Stored XSS directly enables browser session hijacking via injected scripts in user views.
CVEs Like This One
Affected Assets
Mitigating Controls
Control response
Mitigating Controls (NIST 800-53 r5) AI
Requires validation and sanitization of all user-supplied input (category descriptions) before storage or use, directly blocking the malicious script that produces this stored XSS.
Mandates filtering or encoding of information on output (the raw category_description rendered in Gallery view), neutralizing script content before it reaches other users' browsers.
Provides integrity verification of stored information, enabling detection of unauthorized script insertion into category descriptions that would otherwise be rendered verbatim.
Mitigating Controls (NIST CSF 2.0) AI
Derived directly from the weakness types (CWEs) cited in the NVD entry via our AI-authored CWE→CSF cross-walk (authority under review) — links open the control.
Secure SDLC practices directly target introduction of XSS via coding standards/testing (mostly), yet the single broad outcome leaves many specific neutralization vectors unaddressed (partial).
Patching and EOL replacement can remediate known XSS instances in libraries or frameworks (partial) but do nothing to enforce input neutralization in application code (none).
Mitigating Controls (ISO/IEC 27001:2022 Annex A) AI
Derived directly from the weakness types (CWEs) cited in the NVD entry via our AI-authored CWE→ISO cross-walk (authority under review) — links open the control.
Secure-coding testing and automated code-analysis tools are applied to detect improper neutralization of script-related content during web-page generation.
Knowledge exchange on emerging attack techniques and patches reduces the likelihood that cross-site scripting flaws remain unaddressed in deployed applications.
Operational indicators of compromise for web-application attacks can be incorporated into WAF or input-filtering rules, lowering the likelihood that unsanitized data reaches the browser.

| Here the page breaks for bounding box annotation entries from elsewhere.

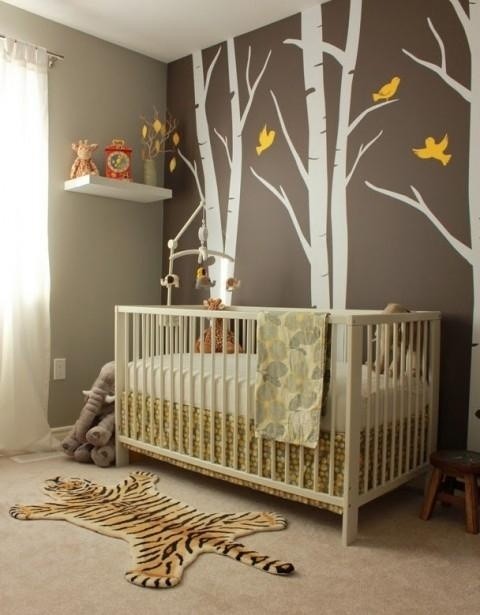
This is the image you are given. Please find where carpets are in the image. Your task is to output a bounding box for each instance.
[5,473,298,591]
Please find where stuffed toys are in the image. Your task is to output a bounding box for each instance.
[70,140,100,179]
[160,273,179,288]
[226,278,241,292]
[195,268,216,290]
[365,303,423,378]
[60,360,116,467]
[194,298,244,354]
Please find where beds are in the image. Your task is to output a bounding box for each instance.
[112,295,445,552]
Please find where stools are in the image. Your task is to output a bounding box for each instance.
[418,446,479,536]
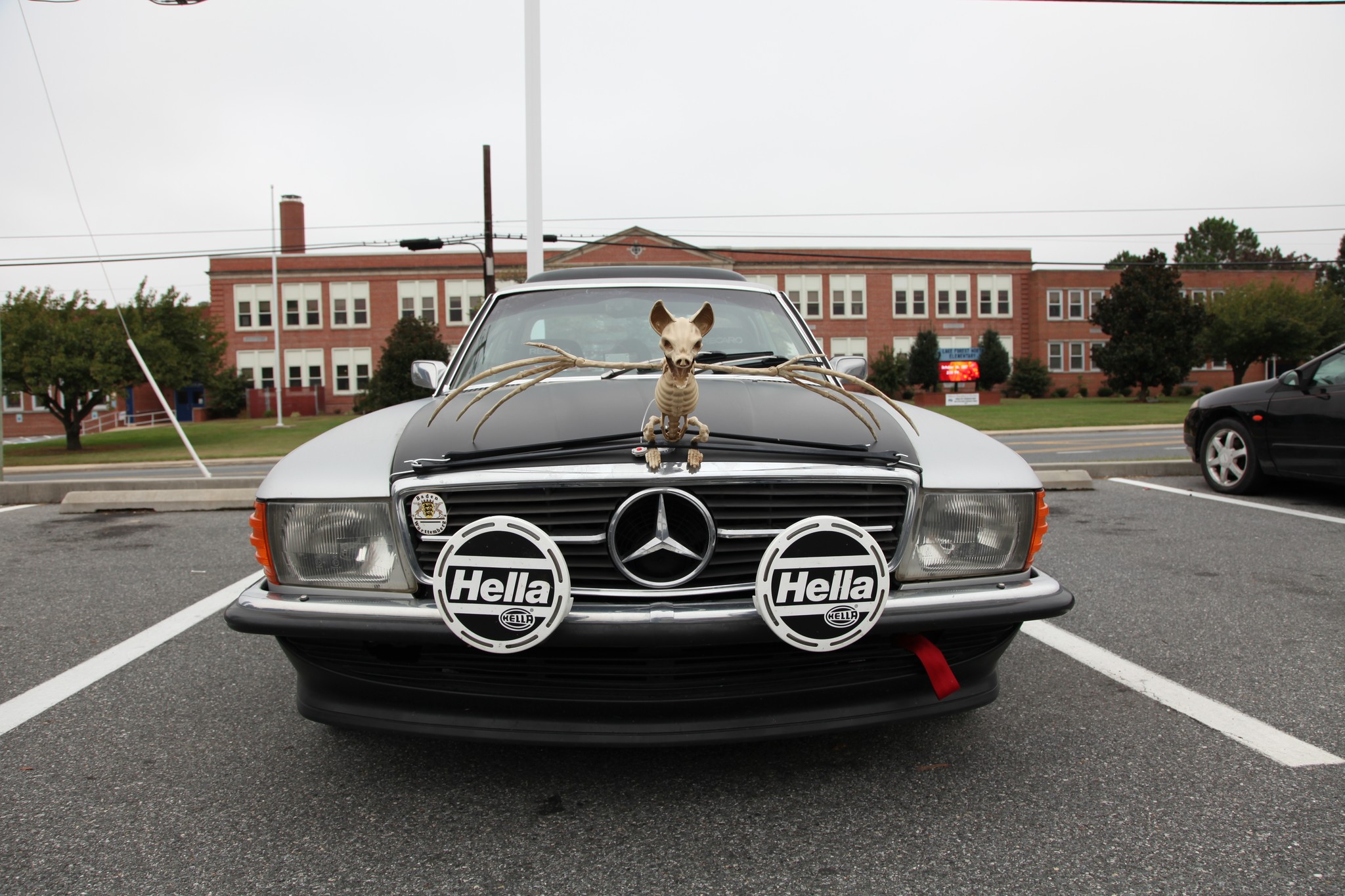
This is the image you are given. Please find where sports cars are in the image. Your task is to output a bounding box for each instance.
[225,264,1077,751]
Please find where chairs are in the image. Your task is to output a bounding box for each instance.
[702,328,754,351]
[518,338,584,369]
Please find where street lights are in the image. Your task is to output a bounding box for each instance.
[396,144,495,300]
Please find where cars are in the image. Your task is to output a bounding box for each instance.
[1182,343,1345,496]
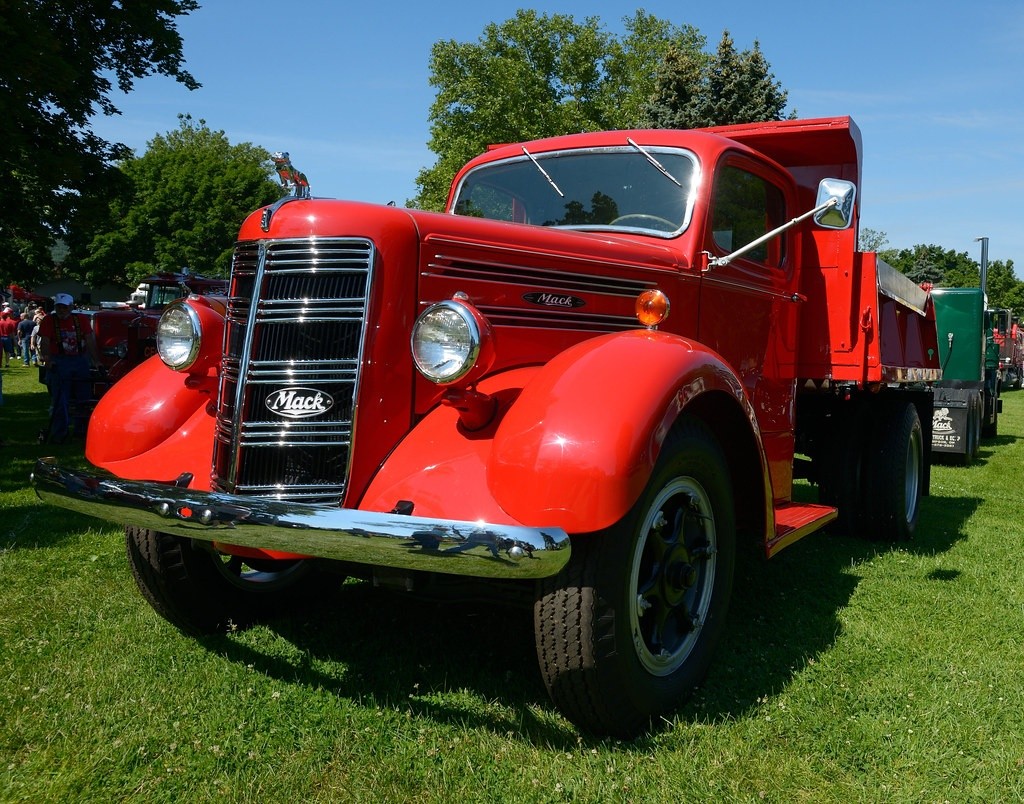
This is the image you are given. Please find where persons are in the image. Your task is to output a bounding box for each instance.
[36,294,94,441]
[0,300,47,368]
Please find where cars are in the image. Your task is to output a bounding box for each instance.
[71,266,231,400]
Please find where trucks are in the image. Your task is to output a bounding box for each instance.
[847,234,1024,468]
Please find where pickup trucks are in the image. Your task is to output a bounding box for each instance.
[29,113,945,739]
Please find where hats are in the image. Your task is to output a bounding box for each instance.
[2,302,9,306]
[0,312,7,318]
[54,293,74,305]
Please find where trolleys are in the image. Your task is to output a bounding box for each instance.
[36,356,114,447]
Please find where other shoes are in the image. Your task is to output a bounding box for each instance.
[17,356,21,360]
[5,364,9,368]
[22,365,31,368]
[9,356,14,359]
[33,362,38,366]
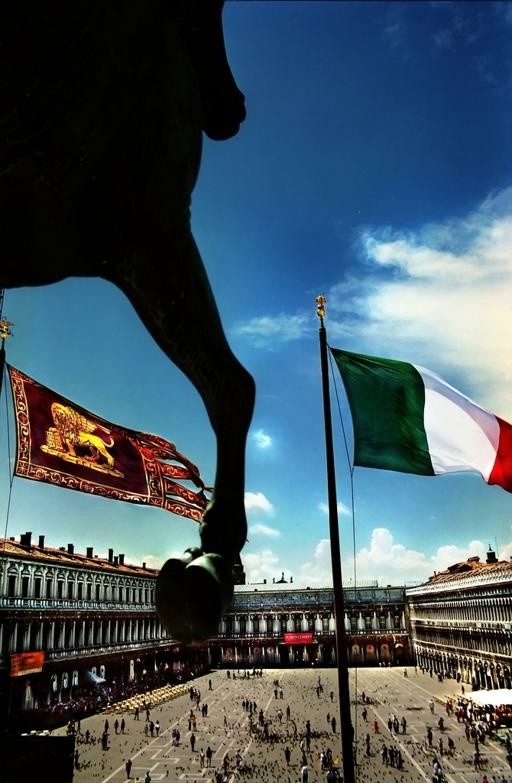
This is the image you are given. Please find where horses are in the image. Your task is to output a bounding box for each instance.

Requiring language-specific secure-coding standards and automated scanning during the SDLC catches missing output encoding or improper neutralization of untrusted data before the software reaches production.
Secure-coding standards, SAST scans and removal of insecure code samples together eliminate the failure to neutralize script content that produces cross-site scripting flaws.
Webpage malware scanning and block-listing of known malicious sites reduce the likelihood that reflected or stored script payloads reach a user’s browser.